§ Directions for this task: No picture belongs in the copy. Repeat each line below exactly.

§ Data listing:
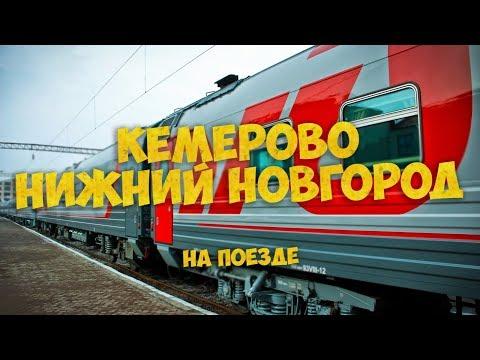 Кемерово - Нижний Новгород на поезде за 25 минут (2017)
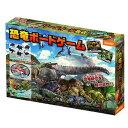 迫力のゲームボード【BOG-018 恐竜ボードゲーム】ビバリー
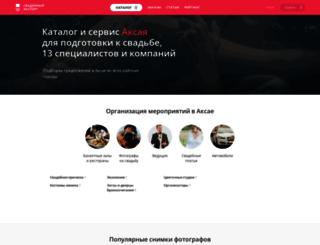 aksaj.unassvadba.ru screenshot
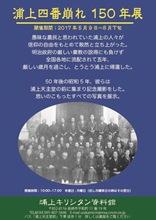 2017/5/11 「四番崩れ展」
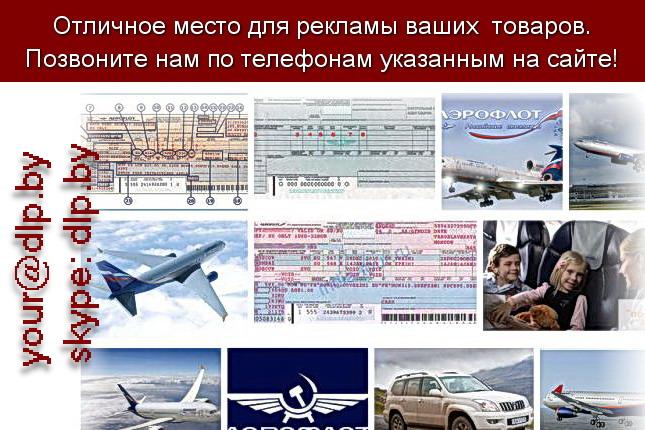 Запрос: «аэрофлот», рубрика: Авиация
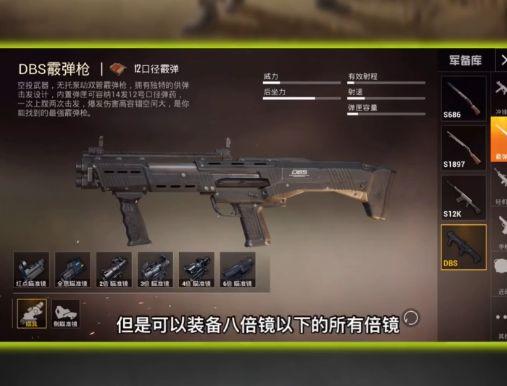 和平精英DBS霰弹枪怎么获得?DBS霰弹枪获取攻略[视频][多图]图片1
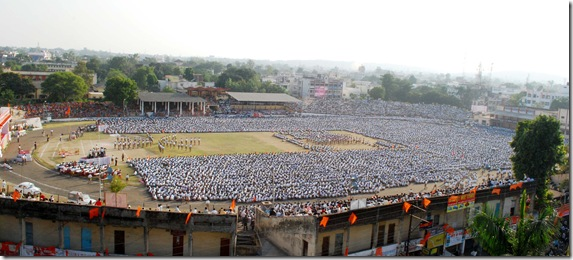 rashtriya swayamsevak sangh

§ Exercise response:
 Кемерово - Нижний Новгород на поезде за 25 минут (2017)
 迫力のゲームボード【BOG-018 恐竜ボードゲーム】ビバリー
 aksaj.unassvadba.ru screenshot
 2017/5/11 「四番崩れ展」
 Запрос: «аэрофлот», рубрика: Авиация
 和平精英DBS霰弹枪怎么获得?DBS霰弹枪获取攻略[视频][多图]图片1
 rashtriya swayamsevak sangh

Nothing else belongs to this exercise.